Better solar for big buildings

A startup is selling cylindrical solar cells that can generate more power than conventional panels.

By Consulting Specifying Engineer Staff October 13, 2008

Solyndra , a startup based in Fremont, Calif., has developed a novel type of solar panel that’s cheaper to install and produces more power than conventional panels. The report appeared in MIT’s Technology Review .

Unlike conventional solar panels, which are made of flat solar cells, the new panels comprise rows of cylindrical solar cells made of a thin film of semiconductor material. The material is made of copper, indium, gallium, and selenium.

To make the cells, the company deposits the semiconductor material on a glass tube. That’s then encapsulated within another glass tube with electrical connections that resemble those on fluorescent light bulbs. The new shape allows the system to absorb more light over the course of a day than conventional solar panels do, and therefore generate more power. What’s more, arrays of these tubes offer less wind resistance than conventional flat solar panels, which makes them easier and cheaper to mount on roofs, the company said.

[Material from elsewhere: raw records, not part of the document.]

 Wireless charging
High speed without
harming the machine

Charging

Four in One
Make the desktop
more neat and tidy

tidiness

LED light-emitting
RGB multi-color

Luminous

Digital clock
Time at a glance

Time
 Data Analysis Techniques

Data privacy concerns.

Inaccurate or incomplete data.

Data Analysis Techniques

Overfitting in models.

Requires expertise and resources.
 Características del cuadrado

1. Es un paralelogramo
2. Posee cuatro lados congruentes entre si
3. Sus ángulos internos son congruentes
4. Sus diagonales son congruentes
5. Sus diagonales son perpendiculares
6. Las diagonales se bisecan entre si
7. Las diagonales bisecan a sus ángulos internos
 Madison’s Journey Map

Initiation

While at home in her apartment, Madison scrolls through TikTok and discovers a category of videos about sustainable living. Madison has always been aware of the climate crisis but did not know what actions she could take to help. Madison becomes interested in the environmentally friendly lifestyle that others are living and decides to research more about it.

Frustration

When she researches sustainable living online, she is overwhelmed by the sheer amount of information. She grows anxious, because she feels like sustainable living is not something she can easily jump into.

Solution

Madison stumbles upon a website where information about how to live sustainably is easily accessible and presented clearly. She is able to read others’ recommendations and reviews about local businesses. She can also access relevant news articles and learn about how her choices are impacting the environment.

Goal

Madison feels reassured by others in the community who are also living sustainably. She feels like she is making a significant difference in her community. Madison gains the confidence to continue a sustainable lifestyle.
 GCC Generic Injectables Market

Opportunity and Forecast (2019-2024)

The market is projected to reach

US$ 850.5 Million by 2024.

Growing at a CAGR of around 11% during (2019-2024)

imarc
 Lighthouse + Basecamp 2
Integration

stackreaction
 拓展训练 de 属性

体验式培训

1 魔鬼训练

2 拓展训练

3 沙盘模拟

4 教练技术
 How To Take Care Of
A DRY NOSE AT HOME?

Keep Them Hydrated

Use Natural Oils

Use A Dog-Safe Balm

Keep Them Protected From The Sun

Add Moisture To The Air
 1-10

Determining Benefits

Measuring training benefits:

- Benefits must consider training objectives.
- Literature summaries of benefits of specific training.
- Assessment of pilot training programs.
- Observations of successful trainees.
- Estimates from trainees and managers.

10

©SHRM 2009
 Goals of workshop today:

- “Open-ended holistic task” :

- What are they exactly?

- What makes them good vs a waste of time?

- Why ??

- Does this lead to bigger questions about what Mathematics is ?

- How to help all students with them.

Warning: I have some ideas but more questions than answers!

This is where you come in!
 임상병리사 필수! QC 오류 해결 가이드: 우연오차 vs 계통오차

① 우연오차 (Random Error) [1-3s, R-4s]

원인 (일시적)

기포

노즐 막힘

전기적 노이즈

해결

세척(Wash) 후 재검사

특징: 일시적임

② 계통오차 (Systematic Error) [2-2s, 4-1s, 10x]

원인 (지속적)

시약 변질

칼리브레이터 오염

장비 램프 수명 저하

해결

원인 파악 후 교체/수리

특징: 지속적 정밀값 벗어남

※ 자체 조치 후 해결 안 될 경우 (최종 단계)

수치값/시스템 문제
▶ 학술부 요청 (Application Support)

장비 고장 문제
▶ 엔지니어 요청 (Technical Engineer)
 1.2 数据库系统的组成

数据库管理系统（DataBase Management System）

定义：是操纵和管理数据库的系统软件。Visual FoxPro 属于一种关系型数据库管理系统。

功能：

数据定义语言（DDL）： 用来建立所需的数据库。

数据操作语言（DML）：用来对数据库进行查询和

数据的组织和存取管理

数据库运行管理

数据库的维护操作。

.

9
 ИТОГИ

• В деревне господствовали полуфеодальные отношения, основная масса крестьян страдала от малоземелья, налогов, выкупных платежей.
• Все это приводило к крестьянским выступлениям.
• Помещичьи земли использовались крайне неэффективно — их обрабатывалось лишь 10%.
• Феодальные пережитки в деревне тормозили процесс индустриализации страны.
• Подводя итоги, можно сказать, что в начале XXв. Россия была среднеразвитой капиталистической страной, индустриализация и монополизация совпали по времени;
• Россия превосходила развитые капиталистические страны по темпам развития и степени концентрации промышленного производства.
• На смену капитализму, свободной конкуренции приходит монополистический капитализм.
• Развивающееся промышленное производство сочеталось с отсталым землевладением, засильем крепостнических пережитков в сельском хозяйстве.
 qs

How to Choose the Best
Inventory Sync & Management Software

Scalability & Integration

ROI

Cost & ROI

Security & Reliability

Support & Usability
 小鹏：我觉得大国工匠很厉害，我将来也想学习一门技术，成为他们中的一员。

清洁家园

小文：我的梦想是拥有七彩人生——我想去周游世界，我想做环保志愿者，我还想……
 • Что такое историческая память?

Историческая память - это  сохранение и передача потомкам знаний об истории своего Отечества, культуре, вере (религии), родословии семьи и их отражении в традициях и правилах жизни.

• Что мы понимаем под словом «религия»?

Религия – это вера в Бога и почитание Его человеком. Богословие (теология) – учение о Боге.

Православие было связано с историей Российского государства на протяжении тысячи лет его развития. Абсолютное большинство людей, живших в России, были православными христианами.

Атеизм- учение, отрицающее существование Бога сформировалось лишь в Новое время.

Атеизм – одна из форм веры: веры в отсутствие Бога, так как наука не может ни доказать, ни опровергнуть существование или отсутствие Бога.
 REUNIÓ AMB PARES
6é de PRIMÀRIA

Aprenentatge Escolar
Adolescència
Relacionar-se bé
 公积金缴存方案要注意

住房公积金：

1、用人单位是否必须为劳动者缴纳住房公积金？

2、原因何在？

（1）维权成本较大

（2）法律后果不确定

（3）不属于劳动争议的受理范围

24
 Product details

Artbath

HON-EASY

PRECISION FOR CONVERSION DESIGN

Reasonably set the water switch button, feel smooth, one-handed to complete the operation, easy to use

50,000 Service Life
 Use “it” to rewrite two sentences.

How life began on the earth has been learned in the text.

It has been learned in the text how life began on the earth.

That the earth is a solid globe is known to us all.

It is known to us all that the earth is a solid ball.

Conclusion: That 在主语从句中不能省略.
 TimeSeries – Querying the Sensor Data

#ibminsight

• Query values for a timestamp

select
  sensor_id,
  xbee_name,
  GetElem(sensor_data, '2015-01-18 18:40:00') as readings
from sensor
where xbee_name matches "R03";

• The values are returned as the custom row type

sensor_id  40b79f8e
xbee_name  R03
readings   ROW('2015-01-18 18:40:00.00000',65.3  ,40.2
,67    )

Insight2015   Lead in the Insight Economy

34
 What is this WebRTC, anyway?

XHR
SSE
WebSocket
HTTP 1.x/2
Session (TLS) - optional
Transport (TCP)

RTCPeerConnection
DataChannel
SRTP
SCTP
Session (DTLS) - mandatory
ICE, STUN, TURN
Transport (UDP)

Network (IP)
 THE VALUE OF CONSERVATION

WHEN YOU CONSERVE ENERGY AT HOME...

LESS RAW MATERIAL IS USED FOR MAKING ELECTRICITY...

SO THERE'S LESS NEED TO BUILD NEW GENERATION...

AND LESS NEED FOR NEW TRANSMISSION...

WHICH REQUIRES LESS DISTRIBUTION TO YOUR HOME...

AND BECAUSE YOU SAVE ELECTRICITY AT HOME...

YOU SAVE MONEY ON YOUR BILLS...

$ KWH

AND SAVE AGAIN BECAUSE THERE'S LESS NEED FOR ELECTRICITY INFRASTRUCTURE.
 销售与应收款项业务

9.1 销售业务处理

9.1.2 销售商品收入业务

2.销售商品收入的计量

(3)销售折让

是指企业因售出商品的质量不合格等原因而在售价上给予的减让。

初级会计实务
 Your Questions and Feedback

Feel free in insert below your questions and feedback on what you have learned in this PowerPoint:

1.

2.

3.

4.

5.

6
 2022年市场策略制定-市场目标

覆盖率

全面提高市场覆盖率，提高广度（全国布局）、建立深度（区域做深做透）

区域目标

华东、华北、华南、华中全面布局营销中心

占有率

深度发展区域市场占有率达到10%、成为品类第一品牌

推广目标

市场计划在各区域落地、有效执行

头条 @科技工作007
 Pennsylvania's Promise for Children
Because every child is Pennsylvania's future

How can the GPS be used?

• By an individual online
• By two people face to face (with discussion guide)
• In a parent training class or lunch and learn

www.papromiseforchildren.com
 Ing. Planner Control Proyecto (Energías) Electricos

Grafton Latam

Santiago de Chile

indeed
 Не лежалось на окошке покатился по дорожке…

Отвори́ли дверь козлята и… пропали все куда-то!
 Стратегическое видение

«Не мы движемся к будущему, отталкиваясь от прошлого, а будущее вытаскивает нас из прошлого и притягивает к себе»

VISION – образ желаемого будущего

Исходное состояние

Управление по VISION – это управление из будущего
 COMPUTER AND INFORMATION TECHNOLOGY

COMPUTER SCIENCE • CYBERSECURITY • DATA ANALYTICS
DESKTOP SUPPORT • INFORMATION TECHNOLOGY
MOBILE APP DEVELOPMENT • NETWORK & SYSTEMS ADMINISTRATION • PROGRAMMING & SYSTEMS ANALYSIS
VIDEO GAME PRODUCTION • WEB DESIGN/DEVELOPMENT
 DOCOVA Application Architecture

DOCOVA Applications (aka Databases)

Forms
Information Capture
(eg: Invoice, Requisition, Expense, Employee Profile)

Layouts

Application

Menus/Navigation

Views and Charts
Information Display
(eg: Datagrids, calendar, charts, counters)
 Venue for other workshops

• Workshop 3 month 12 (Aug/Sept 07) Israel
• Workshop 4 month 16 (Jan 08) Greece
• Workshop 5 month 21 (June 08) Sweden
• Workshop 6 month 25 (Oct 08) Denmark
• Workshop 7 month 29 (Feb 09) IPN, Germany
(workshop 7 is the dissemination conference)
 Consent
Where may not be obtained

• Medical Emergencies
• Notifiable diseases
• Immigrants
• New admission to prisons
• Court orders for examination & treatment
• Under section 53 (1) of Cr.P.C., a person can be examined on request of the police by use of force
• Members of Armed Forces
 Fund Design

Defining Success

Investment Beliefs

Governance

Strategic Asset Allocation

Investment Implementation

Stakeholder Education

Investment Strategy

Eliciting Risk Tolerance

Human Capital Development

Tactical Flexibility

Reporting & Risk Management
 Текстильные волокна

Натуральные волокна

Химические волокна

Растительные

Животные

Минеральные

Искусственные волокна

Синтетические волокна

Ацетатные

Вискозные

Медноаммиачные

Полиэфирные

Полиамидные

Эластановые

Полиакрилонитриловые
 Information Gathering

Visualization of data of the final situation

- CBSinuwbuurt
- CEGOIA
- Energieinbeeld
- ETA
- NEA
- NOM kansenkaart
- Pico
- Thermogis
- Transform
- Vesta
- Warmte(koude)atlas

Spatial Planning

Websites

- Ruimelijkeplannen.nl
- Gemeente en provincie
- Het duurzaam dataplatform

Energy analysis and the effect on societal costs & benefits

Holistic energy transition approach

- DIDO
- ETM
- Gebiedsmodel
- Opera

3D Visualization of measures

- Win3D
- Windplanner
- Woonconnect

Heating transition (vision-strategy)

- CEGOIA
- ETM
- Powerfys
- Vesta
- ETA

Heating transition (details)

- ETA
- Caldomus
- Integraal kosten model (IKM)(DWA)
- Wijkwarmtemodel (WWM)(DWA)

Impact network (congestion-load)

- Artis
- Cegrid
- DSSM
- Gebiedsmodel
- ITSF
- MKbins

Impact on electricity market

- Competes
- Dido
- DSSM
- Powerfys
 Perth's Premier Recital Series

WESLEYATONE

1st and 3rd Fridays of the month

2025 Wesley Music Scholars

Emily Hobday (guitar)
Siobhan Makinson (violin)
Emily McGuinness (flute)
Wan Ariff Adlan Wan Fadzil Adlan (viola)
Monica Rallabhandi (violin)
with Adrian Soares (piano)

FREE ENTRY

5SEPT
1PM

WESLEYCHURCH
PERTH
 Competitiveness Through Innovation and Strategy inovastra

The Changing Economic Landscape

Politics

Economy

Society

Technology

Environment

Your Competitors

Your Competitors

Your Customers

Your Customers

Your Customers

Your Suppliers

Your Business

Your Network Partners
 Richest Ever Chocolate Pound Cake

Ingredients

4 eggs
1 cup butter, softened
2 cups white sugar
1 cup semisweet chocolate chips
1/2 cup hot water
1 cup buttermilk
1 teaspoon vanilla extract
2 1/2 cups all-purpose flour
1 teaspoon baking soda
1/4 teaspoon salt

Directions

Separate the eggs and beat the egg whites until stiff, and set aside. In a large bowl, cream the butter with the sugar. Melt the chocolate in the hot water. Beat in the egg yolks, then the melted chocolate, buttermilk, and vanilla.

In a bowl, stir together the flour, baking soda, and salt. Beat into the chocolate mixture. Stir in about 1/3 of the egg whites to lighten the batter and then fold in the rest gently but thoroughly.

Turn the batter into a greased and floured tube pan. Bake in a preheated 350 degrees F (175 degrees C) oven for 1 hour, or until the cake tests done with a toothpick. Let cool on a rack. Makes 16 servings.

Solyndra is one of several companies that have recently received hundreds of millions of dollars to develop thin-film solar cells. Miguel Contreras, a senior scientist at the National Renewable Energy Laboratory , in Golden, Colo., which developed the semiconductor deposition method used by Solyndra, notes that several other companies have developed solar cells based on thin films using the same combination of semiconductors; these thin films are making possible a range of new forms for solar cells, including flexible solar cells and solar roofing materials.